## Instruction
Skip every picture and transcribe the remaining material exactly.
+++ Provided data
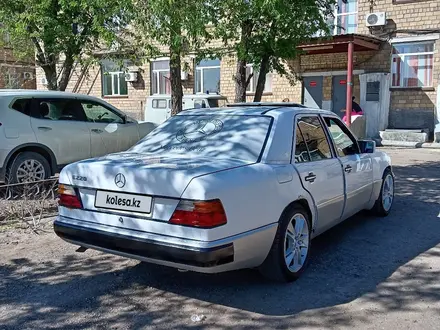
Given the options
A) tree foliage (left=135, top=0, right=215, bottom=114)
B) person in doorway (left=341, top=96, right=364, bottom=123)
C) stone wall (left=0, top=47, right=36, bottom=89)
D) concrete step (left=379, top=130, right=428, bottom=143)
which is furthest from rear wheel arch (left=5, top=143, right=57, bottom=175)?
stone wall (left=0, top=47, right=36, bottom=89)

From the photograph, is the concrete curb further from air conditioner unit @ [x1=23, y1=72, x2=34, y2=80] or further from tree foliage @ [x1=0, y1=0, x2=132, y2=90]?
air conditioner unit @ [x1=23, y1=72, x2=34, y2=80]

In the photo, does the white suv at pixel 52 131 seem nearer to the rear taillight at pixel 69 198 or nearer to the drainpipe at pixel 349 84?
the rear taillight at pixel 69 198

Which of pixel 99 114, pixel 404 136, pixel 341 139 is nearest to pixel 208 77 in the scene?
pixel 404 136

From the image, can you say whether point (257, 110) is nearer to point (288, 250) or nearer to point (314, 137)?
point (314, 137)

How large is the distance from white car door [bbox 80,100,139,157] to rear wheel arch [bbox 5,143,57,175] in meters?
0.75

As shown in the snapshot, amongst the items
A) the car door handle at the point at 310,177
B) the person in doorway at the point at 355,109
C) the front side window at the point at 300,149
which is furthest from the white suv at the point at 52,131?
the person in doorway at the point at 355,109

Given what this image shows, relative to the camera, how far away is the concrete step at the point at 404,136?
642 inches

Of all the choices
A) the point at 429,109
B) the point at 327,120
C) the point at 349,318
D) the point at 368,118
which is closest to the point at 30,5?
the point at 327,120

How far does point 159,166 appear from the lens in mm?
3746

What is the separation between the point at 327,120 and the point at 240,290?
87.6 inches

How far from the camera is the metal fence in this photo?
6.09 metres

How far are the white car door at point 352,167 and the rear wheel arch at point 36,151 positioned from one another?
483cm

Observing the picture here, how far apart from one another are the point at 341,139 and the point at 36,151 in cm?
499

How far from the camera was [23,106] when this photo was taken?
++++++
## Complete answer
Given the options
A) tree foliage (left=135, top=0, right=215, bottom=114)
B) person in doorway (left=341, top=96, right=364, bottom=123)
C) stone wall (left=0, top=47, right=36, bottom=89)
D) concrete step (left=379, top=130, right=428, bottom=143)
which is furthest from rear wheel arch (left=5, top=143, right=57, bottom=175)?
stone wall (left=0, top=47, right=36, bottom=89)

From the photograph, is the concrete curb further from air conditioner unit @ [x1=23, y1=72, x2=34, y2=80] or further from tree foliage @ [x1=0, y1=0, x2=132, y2=90]?
air conditioner unit @ [x1=23, y1=72, x2=34, y2=80]

In the photo, does the white suv at pixel 52 131 seem nearer to the rear taillight at pixel 69 198 or nearer to the drainpipe at pixel 349 84?
the rear taillight at pixel 69 198

Which of pixel 99 114, pixel 404 136, pixel 341 139 is nearest to pixel 208 77 in the scene?
pixel 404 136

From the image, can you say whether point (257, 110) is nearer to point (288, 250) or nearer to point (314, 137)?
point (314, 137)

How large is the distance from white car door [bbox 80,100,139,157] to rear wheel arch [bbox 5,143,57,175] in meters?
0.75

As shown in the snapshot, amongst the items
A) the car door handle at the point at 310,177
B) the person in doorway at the point at 355,109
C) the front side window at the point at 300,149
which is furthest from the white suv at the point at 52,131?
the person in doorway at the point at 355,109

Given what this image shows, relative to the camera, how far away is the concrete step at the point at 404,136?
642 inches

Of all the choices
A) the point at 429,109
B) the point at 327,120
C) the point at 349,318
D) the point at 368,118
which is closest to the point at 30,5?
the point at 327,120

How far does point 159,166 appear from the lens in mm?
3746

What is the separation between the point at 327,120 and the point at 240,290?
87.6 inches

How far from the camera is the metal fence in this photo?
6.09 metres

How far are the white car door at point 352,167 and the rear wheel arch at point 36,151 positioned from one another?
483cm

Observing the picture here, how far apart from one another are the point at 341,139 and the point at 36,151 in cm?
499

How far from the camera was [23,106] when this photo was taken?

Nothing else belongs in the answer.